--- Study questions ---
**A.** Answer these questions about the guide to early abstinence:
(i) What does the guide say is assumed and may be sufficient?
(ii) According to the guide, what kind of data is "personal experience"?
(iii) Which term appears in parentheses after the statement that "good enough" may have to do for now?
**B.** Can you print the part of the guide to early abstinence starting at "1. Educate yourself." and ending at "thoughts. (cognitive theory)", word for word?
**C.** Go on with the guide to early abstinence from the point where it stops.

Insider’s Guide to Early Abstinence

If you want – or are required – to abstain from substances or behaviors, research and its logical implications offer clear guidance on what is helpful. The statements below are written in straightforward language and imperative mood, but honoring each individual is intended. In parentheses is an explanation or explanatory clinical term.

Important: Medical care is assumed and may be sufficient.

Research is clear on what can be helpful

Reassuringly, doggedly, determinedly – relentlessly, when necessary – do these things:

  1. Educate yourself. Don’t believe anybody or any source that doesn’t cite research. (“Personal experience” is anecdotal data, not research data.)
  2. Become the leading expert on yourself. Learn yourself fully, inside and out, so you can know exactly with what you need help. (ancient wisdom: “Know thyself”; logic)
  3. Turn the volume on the intensity of your inner state up or down towards stability. When you sense signs of “flooding,” intervene on your own behalf. (emotion regulation)
  4. Command your attention. (autonomy over automaticity)
  5. Identify thoughts as helpful and unhelpful. Shift your attention to helpful thoughts. (cognitive theory)
  6. Revise false beliefs with facts. (cognitive theory)
  7. Train. Learn skills, then drill and test. (autonomy over automaticity)
  8. Give yourself the mercy that substances or behaviors gave you using your own mind and your own heart. Use your self as the tool. (logic)
  9. Create a life that outcompetes a life with substances or problematic behaviors. People use substances for reasons. The reasons reemerge during abstinence. Life without substances needs to be better than life with them. (logic; NIDA)
  10. However, for now, “good enough” may have to do. Achieving and maintaining abstinence can be a painstaking process requiring attention and endurance. Awards may come later rather than sooner. (delay discounting)
  11. Co-travel with longing. (logic; research on bonding; acceptance of reality)

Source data
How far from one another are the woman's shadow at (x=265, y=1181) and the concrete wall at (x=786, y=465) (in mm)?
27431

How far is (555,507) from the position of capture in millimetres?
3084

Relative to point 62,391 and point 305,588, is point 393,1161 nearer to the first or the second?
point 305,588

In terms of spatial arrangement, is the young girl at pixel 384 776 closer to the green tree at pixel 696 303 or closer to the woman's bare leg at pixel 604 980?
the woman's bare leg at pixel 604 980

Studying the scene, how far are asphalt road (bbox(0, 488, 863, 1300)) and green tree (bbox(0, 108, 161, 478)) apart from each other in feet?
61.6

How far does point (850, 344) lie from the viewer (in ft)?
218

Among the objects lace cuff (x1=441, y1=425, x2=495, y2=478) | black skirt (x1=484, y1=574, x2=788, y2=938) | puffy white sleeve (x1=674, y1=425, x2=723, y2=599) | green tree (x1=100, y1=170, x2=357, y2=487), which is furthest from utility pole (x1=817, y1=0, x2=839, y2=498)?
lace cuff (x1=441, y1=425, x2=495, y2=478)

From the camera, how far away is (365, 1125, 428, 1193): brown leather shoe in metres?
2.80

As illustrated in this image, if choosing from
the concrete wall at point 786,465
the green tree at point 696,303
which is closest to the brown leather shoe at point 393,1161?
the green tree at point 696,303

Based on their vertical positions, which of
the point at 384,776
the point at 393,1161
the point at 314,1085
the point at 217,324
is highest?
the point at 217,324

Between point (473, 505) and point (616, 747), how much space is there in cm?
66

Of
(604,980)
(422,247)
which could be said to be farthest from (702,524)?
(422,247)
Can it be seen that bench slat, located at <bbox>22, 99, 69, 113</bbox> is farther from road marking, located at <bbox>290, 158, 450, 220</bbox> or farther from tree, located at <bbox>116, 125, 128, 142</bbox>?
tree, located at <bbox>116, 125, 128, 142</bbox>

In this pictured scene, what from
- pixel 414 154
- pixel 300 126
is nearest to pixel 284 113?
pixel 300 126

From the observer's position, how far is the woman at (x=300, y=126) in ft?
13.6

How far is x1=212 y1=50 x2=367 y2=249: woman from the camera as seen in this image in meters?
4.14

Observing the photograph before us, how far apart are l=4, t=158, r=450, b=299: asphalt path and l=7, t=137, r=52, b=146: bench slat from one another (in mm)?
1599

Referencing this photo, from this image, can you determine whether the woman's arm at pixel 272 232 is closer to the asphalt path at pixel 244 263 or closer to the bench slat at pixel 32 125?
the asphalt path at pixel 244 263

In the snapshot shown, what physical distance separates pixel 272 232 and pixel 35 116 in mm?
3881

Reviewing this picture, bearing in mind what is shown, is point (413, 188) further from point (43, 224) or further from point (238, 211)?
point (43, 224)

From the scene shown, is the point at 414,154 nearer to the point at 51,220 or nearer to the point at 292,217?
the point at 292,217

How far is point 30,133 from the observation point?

--- Answers ---
**A.**
(i) Medical care
(ii) Anecdotal data, not research data
(iii) Delay discounting

**B.**
1. Educate yourself. Don’t believe anybody or any source that doesn’t cite research. (“Personal experience” is anecdotal data, not research data.)
  2. Become the leading expert on yourself. Learn yourself fully, inside and out, so you can know exactly with what you need help. (ancient wisdom: “Know thyself”; logic)
  3. Turn the volume on the intensity of your inner state up or down towards stability. When you sense signs of “flooding,” intervene on your own behalf. (emotion regulation)
  4. Command your attention. (autonomy over automaticity)
  5. Identify thoughts as helpful and unhelpful. Shift your attention to helpful thoughts. (cognitive theory)

**C.**
  12. Approach reality rather than avoid it so strategies are fact-based. (cognitive theory)
  13. Identify problems and solve them. While some are more difficult to put down or stop than others, substances and behaviors don’t make people use or do them. People use substances and engage in behaviors to solve problems, usually to relieve an inner experience of an inner state that feels unbearable. Consider the role of trauma (more than 70% of people with substance use concerns have experienced trauma, often in childhood). Consider the possibility of a co-occurring mental illness (more than 50% of people with substance use disorders are attempting to treat symptoms of mental illness). Get to the problem, solve it alternately, and the need for the substance or action may be eased or absent. (logic)
  14. Consult your inner wisdom before speaking or acting. (DBT “States of Mind”)
  15. Specifically, use your inner wisdom to do a cost-benefit analysis with rank ordering before choosing what to say or do – or not say or not do. (cognitive theory)
  16. Lead, follow, and choose based on your values and priorities. (DBT emotion regulation)
  17. Identify automatic patterns of feeling, thinking, behaving, and interacting and replace them with sequences of conscious choices. (autonomy over automaticity)
  18. Mind your energy. Say “yes” to activities, work, study, and relationships that may take short-term effort but provide long-term stability or growth. Say “no” to what includes a thought of “should” and depletes rather than restores. (logic)
  19. Strengthen the whole system through self-care. (backed by about a billion research studies)
  20. Get help with what you can’t do yourself. (belief-freed logic)
  21. Gently but firmly know that if you want to, you can’t. Only when using the substance or engaging in the behavior is no longer automatic or desired might an experiment be conducted. Indulgence may feel merciful in the short-term, but it usually weakens, not strengthens. (autonomy over automaticity)
  22. Surround all your efforts with self-kindness. (research on the interrelatedness of brain functions involving persistent behaviors and bonding, attachment, and love)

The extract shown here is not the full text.